## Action item
Each line below should be written out again without any change.

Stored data
········

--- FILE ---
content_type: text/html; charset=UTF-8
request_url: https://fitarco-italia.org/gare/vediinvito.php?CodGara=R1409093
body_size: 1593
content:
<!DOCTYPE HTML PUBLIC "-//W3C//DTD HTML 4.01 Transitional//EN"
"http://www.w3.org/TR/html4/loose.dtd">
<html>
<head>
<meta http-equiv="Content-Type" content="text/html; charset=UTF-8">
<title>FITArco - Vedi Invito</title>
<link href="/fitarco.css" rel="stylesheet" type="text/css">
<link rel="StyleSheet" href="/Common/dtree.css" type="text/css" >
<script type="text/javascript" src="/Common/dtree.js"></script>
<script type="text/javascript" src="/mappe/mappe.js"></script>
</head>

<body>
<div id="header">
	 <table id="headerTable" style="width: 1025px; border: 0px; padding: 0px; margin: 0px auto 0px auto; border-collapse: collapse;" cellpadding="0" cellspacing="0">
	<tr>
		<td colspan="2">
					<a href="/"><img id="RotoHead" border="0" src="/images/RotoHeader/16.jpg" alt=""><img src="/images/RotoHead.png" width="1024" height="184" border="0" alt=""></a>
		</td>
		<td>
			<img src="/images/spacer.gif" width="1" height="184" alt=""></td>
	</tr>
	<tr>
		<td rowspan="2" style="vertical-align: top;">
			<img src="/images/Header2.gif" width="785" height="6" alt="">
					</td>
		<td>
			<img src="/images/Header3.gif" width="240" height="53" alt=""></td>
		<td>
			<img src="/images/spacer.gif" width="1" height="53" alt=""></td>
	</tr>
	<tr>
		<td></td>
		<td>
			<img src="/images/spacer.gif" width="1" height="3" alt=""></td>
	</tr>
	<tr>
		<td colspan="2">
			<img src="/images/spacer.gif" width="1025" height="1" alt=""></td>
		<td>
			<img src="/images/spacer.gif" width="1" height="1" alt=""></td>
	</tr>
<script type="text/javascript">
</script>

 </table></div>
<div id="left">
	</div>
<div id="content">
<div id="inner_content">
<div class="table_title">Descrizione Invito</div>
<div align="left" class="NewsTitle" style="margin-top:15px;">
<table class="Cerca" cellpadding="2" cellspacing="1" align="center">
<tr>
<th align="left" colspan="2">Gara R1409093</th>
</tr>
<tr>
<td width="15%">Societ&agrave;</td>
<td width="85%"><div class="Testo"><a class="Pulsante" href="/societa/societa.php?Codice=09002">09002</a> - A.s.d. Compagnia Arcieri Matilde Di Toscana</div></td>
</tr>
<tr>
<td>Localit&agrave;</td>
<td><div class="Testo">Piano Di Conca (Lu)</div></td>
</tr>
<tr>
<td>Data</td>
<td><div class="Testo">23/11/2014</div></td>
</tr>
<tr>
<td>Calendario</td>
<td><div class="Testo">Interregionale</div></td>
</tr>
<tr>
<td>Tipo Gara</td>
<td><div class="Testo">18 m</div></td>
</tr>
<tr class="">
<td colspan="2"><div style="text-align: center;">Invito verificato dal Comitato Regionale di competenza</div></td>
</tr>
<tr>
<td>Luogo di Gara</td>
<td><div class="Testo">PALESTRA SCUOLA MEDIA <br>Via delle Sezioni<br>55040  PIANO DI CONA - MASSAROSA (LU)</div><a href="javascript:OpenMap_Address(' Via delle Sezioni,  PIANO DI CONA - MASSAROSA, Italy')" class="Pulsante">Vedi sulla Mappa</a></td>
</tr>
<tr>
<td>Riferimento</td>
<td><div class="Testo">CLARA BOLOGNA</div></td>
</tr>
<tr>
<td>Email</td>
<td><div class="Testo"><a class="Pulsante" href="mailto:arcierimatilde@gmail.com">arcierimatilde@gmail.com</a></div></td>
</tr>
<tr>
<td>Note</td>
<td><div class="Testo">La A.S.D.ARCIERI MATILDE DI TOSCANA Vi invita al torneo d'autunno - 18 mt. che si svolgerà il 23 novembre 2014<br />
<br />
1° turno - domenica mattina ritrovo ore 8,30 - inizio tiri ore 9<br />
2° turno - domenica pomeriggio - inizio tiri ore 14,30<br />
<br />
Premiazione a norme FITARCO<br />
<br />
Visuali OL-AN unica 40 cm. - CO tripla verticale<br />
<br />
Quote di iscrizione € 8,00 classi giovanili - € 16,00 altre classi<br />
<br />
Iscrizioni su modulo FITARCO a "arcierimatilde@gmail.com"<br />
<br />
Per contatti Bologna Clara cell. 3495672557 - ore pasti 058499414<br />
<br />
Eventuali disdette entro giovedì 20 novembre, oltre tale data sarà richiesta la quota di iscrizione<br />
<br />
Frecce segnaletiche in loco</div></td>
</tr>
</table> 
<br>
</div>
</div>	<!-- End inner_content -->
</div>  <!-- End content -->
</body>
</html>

········

## Answer space
--- FILE ---
content_type: text/html; charset=UTF-8
request_url: https://fitarco-italia.org/gare/vediinvito.php?CodGara=R1409093
body_size: 1593
content:
<!DOCTYPE HTML PUBLIC "-//W3C//DTD HTML 4.01 Transitional//EN"
"http://www.w3.org/TR/html4/loose.dtd">
<html>
<head>
<meta http-equiv="Content-Type" content="text/html; charset=UTF-8">
<title>FITArco - Vedi Invito</title>
<link href="/fitarco.css" rel="stylesheet" type="text/css">
<link rel="StyleSheet" href="/Common/dtree.css" type="text/css" >
<script type="text/javascript" src="/Common/dtree.js"></script>
<script type="text/javascript" src="/mappe/mappe.js"></script>
</head>

<body>
<div id="header">
	 <table id="headerTable" style="width: 1025px; border: 0px; padding: 0px; margin: 0px auto 0px auto; border-collapse: collapse;" cellpadding="0" cellspacing="0">
	<tr>
		<td colspan="2">
					<a href="/"><img id="RotoHead" border="0" src="/images/RotoHeader/16.jpg" alt=""><img src="/images/RotoHead.png" width="1024" height="184" border="0" alt=""></a>
		</td>
		<td>
			<img src="/images/spacer.gif" width="1" height="184" alt=""></td>
	</tr>
	<tr>
		<td rowspan="2" style="vertical-align: top;">
			<img src="/images/Header2.gif" width="785" height="6" alt="">
					</td>
		<td>
			<img src="/images/Header3.gif" width="240" height="53" alt=""></td>
		<td>
			<img src="/images/spacer.gif" width="1" height="53" alt=""></td>
	</tr>
	<tr>
		<td></td>
		<td>
			<img src="/images/spacer.gif" width="1" height="3" alt=""></td>
	</tr>
	<tr>
		<td colspan="2">
			<img src="/images/spacer.gif" width="1025" height="1" alt=""></td>
		<td>
			<img src="/images/spacer.gif" width="1" height="1" alt=""></td>
	</tr>
<script type="text/javascript">
</script>

 </table></div>
<div id="left">
	</div>
<div id="content">
<div id="inner_content">
<div class="table_title">Descrizione Invito</div>
<div align="left" class="NewsTitle" style="margin-top:15px;">
<table class="Cerca" cellpadding="2" cellspacing="1" align="center">
<tr>
<th align="left" colspan="2">Gara R1409093</th>
</tr>
<tr>
<td width="15%">Societ&agrave;</td>
<td width="85%"><div class="Testo"><a class="Pulsante" href="/societa/societa.php?Codice=09002">09002</a> - A.s.d. Compagnia Arcieri Matilde Di Toscana</div></td>
</tr>
<tr>
<td>Localit&agrave;</td>
<td><div class="Testo">Piano Di Conca (Lu)</div></td>
</tr>
<tr>
<td>Data</td>
<td><div class="Testo">23/11/2014</div></td>
</tr>
<tr>
<td>Calendario</td>
<td><div class="Testo">Interregionale</div></td>
</tr>
<tr>
<td>Tipo Gara</td>
<td><div class="Testo">18 m</div></td>
</tr>
<tr class="">
<td colspan="2"><div style="text-align: center;">Invito verificato dal Comitato Regionale di competenza</div></td>
</tr>
<tr>
<td>Luogo di Gara</td>
<td><div class="Testo">PALESTRA SCUOLA MEDIA <br>Via delle Sezioni<br>55040  PIANO DI CONA - MASSAROSA (LU)</div><a href="javascript:OpenMap_Address(' Via delle Sezioni,  PIANO DI CONA - MASSAROSA, Italy')" class="Pulsante">Vedi sulla Mappa</a></td>
</tr>
<tr>
<td>Riferimento</td>
<td><div class="Testo">CLARA BOLOGNA</div></td>
</tr>
<tr>
<td>Email</td>
<td><div class="Testo"><a class="Pulsante" href="mailto:arcierimatilde@gmail.com">arcierimatilde@gmail.com</a></div></td>
</tr>
<tr>
<td>Note</td>
<td><div class="Testo">La A.S.D.ARCIERI MATILDE DI TOSCANA Vi invita al torneo d'autunno - 18 mt. che si svolgerà il 23 novembre 2014<br />
<br />
1° turno - domenica mattina ritrovo ore 8,30 - inizio tiri ore 9<br />
2° turno - domenica pomeriggio - inizio tiri ore 14,30<br />
<br />
Premiazione a norme FITARCO<br />
<br />
Visuali OL-AN unica 40 cm. - CO tripla verticale<br />
<br />
Quote di iscrizione € 8,00 classi giovanili - € 16,00 altre classi<br />
<br />
Iscrizioni su modulo FITARCO a "arcierimatilde@gmail.com"<br />
<br />
Per contatti Bologna Clara cell. 3495672557 - ore pasti 058499414<br />
<br />
Eventuali disdette entro giovedì 20 novembre, oltre tale data sarà richiesta la quota di iscrizione<br />
<br />
Frecce segnaletiche in loco</div></td>
</tr>
</table> 
<br>
</div>
</div>	<!-- End inner_content -->
</div>  <!-- End content -->
</body>
</html>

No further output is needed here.